WRITTEN REQUEST — Only the lines from the line holding "From the camera's standpoint, how" through the final line of the entries below are to be returned, exactly as they stand.

>>>

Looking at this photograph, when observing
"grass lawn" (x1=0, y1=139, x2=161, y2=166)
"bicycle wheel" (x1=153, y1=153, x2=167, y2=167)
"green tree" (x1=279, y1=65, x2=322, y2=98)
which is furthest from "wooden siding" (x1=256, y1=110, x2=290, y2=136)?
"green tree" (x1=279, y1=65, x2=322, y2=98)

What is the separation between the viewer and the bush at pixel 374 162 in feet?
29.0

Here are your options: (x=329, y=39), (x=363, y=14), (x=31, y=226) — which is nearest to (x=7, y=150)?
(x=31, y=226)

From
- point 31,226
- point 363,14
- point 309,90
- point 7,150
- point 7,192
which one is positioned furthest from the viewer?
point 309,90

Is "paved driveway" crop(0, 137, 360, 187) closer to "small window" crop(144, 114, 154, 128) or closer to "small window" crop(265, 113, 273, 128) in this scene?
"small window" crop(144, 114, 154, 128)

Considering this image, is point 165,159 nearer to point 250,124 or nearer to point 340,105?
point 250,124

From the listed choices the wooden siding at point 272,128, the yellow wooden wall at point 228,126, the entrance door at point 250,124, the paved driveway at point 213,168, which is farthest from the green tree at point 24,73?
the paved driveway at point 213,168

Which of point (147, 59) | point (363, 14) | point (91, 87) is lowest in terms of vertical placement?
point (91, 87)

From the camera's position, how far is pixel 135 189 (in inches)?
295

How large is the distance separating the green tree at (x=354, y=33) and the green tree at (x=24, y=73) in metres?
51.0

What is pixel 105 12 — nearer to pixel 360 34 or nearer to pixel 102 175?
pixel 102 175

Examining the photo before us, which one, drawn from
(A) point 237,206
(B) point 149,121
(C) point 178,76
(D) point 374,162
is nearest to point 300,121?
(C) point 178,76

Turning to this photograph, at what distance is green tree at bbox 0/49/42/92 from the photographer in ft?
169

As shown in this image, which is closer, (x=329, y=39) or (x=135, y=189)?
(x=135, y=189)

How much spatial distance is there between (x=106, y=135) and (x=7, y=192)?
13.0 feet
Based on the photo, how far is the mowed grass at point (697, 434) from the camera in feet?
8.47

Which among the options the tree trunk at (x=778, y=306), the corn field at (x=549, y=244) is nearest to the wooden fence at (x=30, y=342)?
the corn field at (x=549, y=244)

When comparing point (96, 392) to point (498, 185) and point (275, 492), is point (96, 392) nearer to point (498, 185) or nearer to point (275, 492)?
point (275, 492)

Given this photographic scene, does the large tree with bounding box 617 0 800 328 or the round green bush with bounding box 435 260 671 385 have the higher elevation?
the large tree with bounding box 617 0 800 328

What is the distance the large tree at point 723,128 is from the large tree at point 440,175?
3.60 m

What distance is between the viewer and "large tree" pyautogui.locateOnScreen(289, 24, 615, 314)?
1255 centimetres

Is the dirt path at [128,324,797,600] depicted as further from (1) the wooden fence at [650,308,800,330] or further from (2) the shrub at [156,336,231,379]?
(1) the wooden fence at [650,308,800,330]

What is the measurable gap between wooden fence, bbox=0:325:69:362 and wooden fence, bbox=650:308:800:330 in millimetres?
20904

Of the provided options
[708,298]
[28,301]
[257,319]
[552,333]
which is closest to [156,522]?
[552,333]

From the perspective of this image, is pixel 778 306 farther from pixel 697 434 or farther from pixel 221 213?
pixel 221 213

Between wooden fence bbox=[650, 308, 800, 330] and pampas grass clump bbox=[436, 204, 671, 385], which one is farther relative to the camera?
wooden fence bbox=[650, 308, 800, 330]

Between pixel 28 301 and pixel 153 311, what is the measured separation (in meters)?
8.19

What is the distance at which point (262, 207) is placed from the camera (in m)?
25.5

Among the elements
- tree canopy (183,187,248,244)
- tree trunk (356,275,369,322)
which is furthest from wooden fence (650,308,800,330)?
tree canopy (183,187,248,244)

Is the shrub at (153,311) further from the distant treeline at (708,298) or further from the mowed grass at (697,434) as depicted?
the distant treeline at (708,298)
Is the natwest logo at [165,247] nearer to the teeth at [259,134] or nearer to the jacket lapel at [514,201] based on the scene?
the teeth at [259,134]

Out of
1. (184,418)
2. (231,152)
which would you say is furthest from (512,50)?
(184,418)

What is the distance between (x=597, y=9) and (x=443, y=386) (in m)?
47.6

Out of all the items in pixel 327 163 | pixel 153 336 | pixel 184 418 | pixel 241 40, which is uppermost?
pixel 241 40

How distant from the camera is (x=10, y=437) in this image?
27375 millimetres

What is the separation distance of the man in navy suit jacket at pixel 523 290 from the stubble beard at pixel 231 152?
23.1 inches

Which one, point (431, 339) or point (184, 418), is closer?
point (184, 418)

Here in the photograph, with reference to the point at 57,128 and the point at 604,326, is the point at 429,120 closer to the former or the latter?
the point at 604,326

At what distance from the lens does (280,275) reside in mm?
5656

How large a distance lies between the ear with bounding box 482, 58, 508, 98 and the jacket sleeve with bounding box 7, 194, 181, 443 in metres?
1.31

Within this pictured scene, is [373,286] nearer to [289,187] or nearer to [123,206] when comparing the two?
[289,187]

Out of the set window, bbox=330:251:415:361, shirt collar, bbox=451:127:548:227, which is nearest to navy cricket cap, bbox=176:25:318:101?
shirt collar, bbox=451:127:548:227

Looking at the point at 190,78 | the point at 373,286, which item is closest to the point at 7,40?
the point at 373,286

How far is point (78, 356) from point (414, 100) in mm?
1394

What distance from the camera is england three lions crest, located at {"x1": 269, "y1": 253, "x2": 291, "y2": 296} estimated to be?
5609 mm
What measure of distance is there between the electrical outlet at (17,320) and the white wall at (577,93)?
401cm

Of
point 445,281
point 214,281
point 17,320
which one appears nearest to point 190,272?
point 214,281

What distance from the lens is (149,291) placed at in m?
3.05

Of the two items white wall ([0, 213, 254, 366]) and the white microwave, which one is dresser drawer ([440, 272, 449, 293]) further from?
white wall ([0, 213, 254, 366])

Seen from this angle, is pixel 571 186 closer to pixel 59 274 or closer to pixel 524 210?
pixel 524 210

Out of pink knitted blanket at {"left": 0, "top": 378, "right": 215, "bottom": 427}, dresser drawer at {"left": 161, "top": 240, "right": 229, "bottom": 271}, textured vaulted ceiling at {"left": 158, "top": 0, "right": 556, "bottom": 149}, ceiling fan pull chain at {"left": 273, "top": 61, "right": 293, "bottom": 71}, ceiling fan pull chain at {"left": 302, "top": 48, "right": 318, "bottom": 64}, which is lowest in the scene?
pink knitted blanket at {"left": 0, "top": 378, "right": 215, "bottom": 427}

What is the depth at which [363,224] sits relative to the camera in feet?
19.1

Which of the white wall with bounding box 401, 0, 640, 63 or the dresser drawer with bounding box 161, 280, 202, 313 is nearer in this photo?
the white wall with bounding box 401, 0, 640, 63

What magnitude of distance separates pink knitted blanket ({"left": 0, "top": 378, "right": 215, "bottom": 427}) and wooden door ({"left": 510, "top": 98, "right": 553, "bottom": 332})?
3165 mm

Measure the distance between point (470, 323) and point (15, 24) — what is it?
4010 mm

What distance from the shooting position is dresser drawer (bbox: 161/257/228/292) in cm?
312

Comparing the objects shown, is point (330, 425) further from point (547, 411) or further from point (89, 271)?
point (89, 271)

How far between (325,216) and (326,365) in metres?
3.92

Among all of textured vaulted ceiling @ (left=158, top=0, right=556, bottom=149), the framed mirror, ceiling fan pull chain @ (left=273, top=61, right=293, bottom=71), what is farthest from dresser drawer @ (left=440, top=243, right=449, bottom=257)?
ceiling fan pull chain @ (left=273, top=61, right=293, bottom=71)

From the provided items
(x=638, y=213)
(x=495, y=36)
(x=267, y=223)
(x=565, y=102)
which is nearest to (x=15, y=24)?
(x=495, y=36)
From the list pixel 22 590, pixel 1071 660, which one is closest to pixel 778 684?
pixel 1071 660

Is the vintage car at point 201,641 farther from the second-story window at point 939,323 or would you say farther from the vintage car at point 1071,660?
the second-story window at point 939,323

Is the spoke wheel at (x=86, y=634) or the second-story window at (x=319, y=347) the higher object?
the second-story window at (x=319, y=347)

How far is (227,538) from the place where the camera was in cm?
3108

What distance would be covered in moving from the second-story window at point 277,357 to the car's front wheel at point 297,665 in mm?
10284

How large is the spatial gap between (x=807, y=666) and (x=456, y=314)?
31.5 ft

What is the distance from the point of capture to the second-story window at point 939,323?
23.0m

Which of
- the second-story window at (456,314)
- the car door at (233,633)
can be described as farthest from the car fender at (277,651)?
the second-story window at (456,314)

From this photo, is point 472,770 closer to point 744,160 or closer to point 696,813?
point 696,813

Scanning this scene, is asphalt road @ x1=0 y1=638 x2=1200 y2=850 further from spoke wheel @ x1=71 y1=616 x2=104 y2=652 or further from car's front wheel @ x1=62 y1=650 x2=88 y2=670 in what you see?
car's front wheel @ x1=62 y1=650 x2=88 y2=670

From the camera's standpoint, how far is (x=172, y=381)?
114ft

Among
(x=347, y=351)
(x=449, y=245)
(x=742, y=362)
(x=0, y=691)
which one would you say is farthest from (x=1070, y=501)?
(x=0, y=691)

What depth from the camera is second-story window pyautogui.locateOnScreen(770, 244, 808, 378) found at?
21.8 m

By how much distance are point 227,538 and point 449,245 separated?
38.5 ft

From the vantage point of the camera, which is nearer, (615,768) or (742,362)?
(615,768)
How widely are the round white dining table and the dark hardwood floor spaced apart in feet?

<<<

WORKED SOLUTION —
From the camera's standpoint, how far is (x=172, y=381)?
114ft

Among
(x=347, y=351)
(x=449, y=245)
(x=742, y=362)
(x=0, y=691)
which one would you say is farthest from (x=1070, y=501)?
(x=0, y=691)

What depth from the camera is second-story window pyautogui.locateOnScreen(770, 244, 808, 378) found at?
21.8 m

By how much distance are point 227,538 and point 449,245 separated?
38.5 ft

From the vantage point of the camera, which is nearer, (615,768) or (742,362)?
(615,768)
How widely are the round white dining table and the dark hardwood floor spaced apart in feet?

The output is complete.